▶ [Given request]
Could you pull every line of the entries below out word for word, leaving the pictures out of your answer?

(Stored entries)
## Start

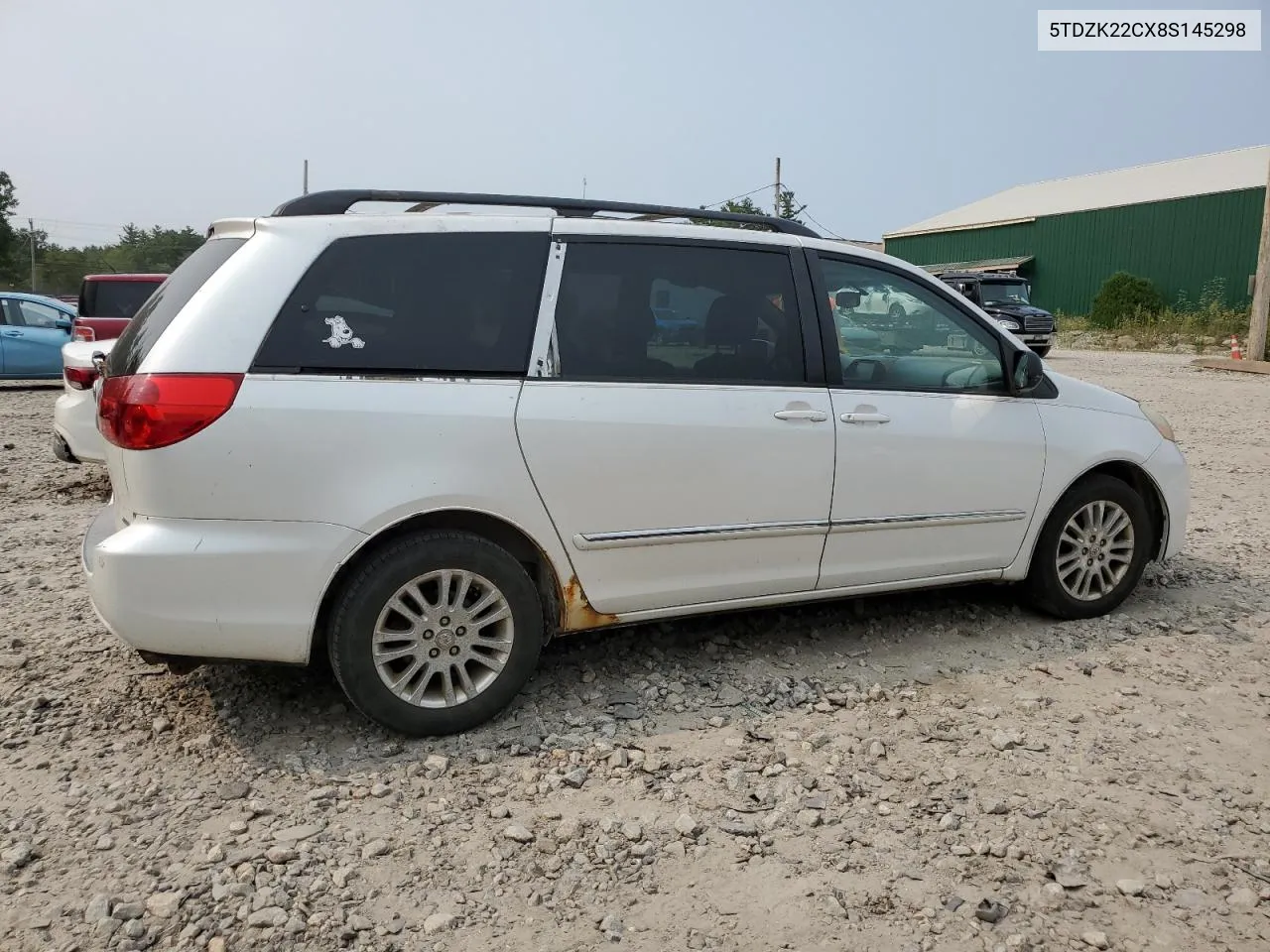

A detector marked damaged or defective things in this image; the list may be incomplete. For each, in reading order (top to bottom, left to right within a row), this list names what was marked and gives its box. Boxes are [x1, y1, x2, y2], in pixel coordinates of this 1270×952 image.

rust spot on rocker panel [561, 573, 619, 635]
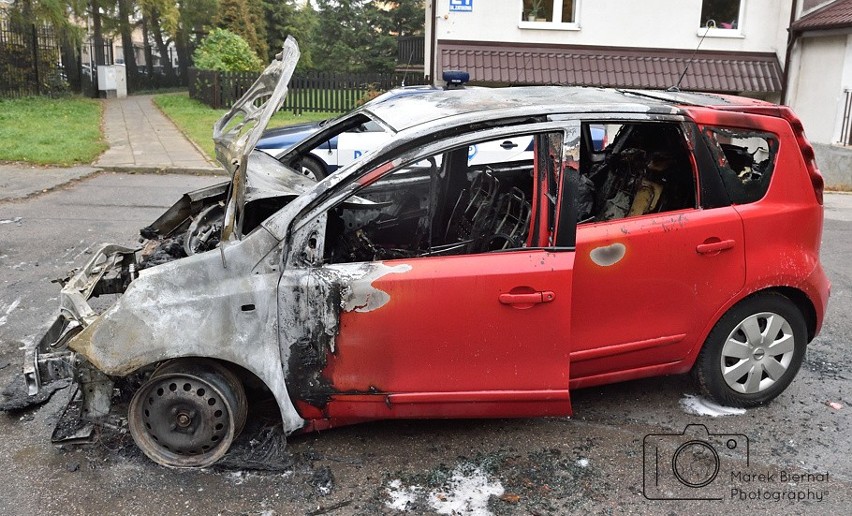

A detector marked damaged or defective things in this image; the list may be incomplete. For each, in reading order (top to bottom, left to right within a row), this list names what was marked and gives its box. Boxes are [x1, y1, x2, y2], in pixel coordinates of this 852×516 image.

burnt car roof [362, 85, 776, 133]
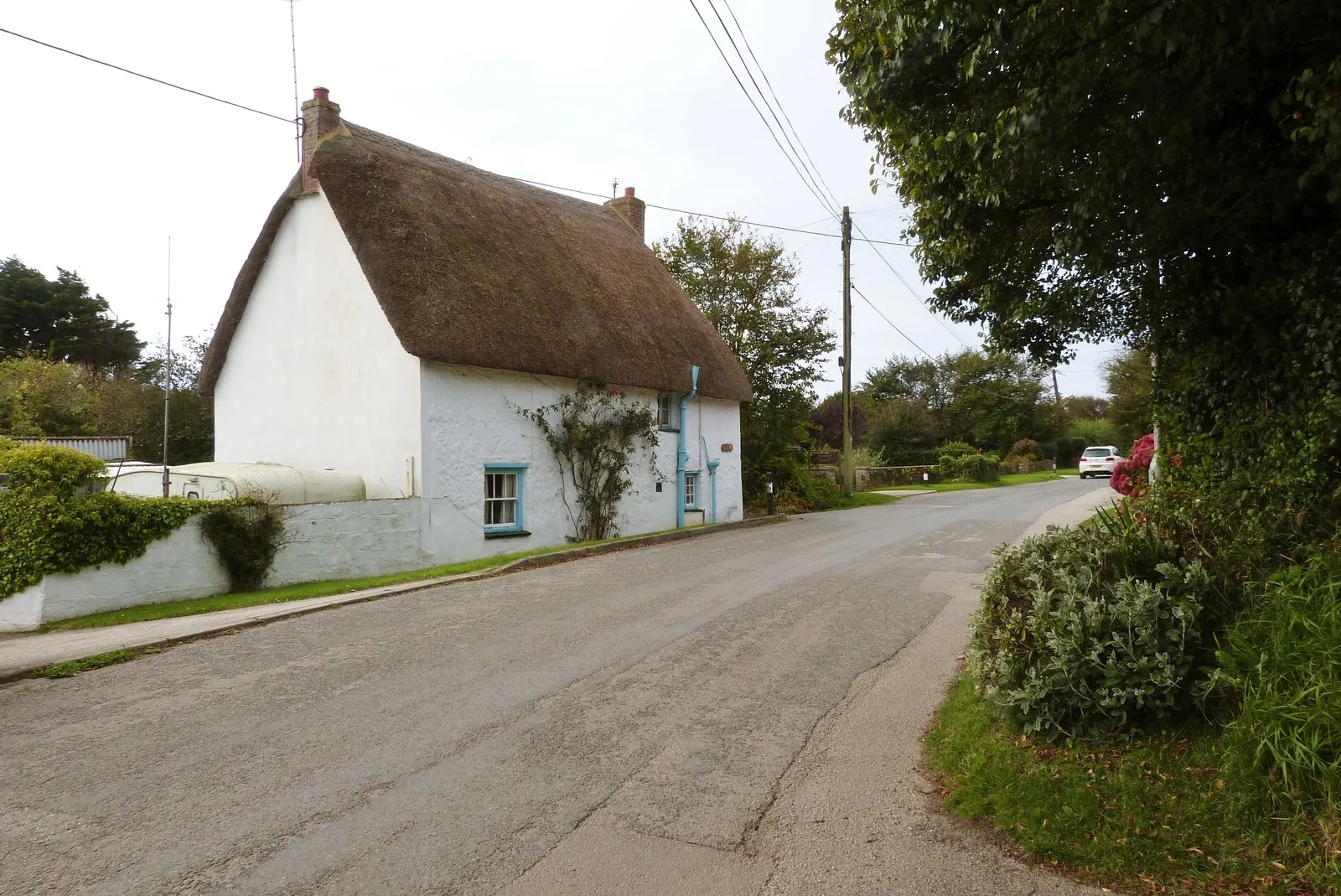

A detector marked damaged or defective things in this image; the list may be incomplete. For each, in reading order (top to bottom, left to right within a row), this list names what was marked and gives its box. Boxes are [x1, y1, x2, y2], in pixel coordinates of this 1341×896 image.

cracked road surface [0, 479, 1110, 890]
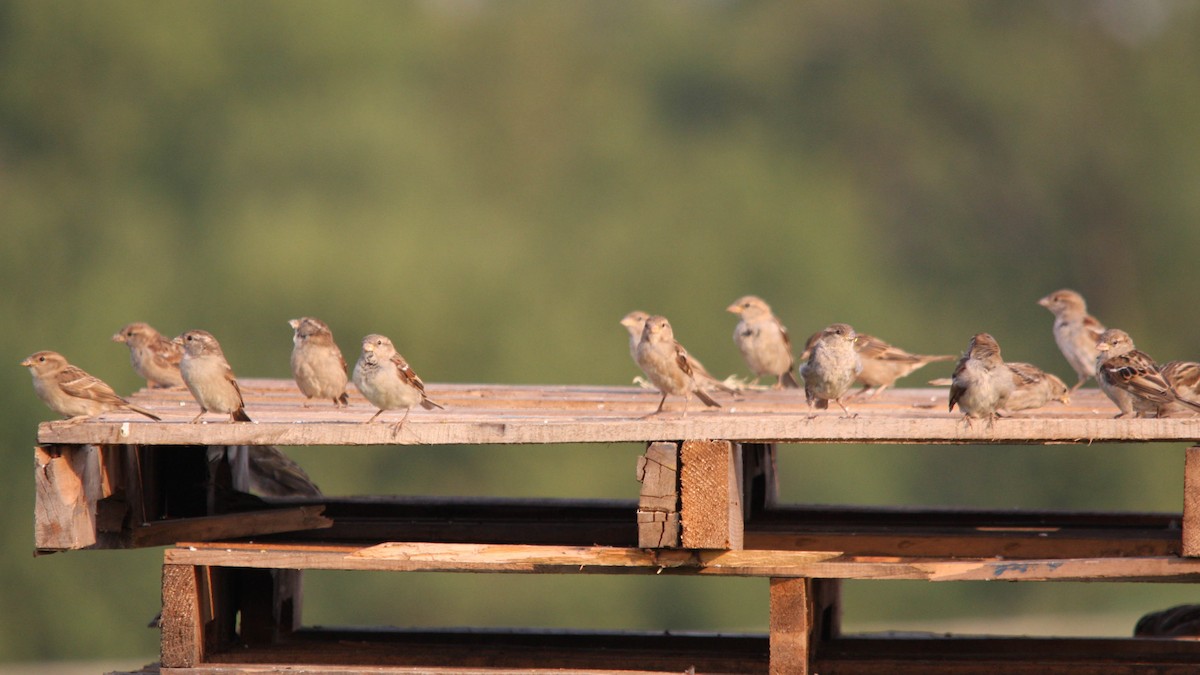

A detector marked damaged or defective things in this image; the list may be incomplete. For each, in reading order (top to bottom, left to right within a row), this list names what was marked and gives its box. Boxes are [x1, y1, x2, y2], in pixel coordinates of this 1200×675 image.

splintered wood [30, 379, 1200, 446]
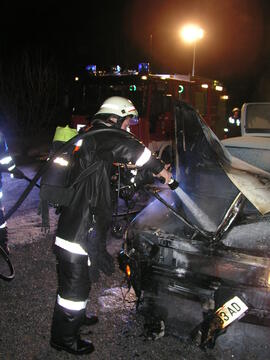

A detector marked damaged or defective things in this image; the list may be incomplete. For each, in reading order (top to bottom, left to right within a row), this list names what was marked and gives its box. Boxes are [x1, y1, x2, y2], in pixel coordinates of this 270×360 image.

burned car [119, 101, 270, 354]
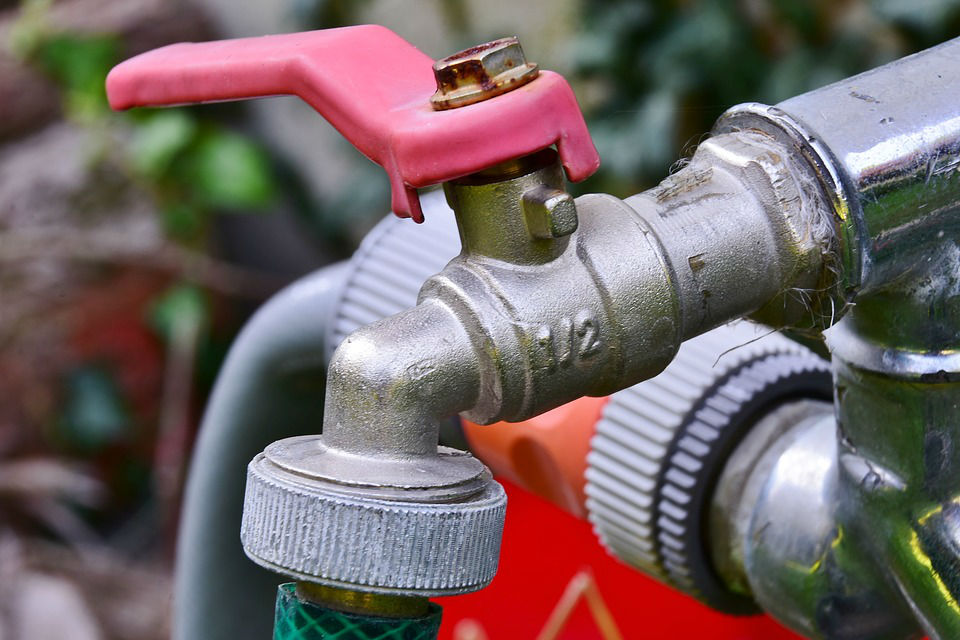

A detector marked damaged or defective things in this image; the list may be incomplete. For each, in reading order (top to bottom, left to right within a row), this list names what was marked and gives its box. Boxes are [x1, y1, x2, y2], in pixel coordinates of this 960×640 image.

rusty bolt [430, 36, 536, 110]
rusty bolt [524, 185, 576, 240]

## End

▶ [Solution to the problem]
A detector marked damaged or defective things in this image; the list may be incomplete. For each, in reading order (top to bottom, left to right within a row), this list names what was marked and gives its box. Boxes are [x1, y1, x2, y2], in pixel coordinates of this 1270×952 image.

rust spot on rocker panel [561, 573, 619, 635]

A detector marked damaged or defective things in this image; the list may be incomplete. For each, in reading order (top to bottom, left to right within a row), this list names what was marked and gives its box. Boxes are [x1, y1, x2, y2], in pixel coordinates of this 852×516 image.

burnt car roof [362, 85, 776, 133]

A detector marked damaged or defective things in this image; the list may be incomplete. For each, in reading order (top to bottom, left to right within a row), this list names what was marked and gives its box. Boxes are [x1, y1, x2, y2], in pixel coordinates of this 1341×896 image.

cracked road surface [0, 479, 1110, 890]

A detector marked damaged or defective things in this image; the list may be incomplete. For each, in reading order (top to bottom, left to right within a row), this list names what was marked and gives its box. Boxes are [x1, y1, x2, y2], in pixel coordinates of this 1200×675 image.

splintered wood [30, 379, 1200, 446]

A detector marked damaged or defective things in this image; the list may be incomplete. For each, in reading order (top to bottom, left to right within a row), this list names what was marked and gives its box. Boxes are [x1, y1, x2, y2], in pixel coordinates of this 270×360 image.

burned car [119, 101, 270, 354]

A detector marked damaged or defective things in this image; the list may be incomplete. For each, in reading order (top to bottom, left to right within a row), this list names what was marked and gives its box. Boxes are [x1, y1, x2, y2], in pixel coordinates of this 960×640 image.

rusty bolt [430, 36, 536, 110]
rusty bolt [524, 185, 576, 240]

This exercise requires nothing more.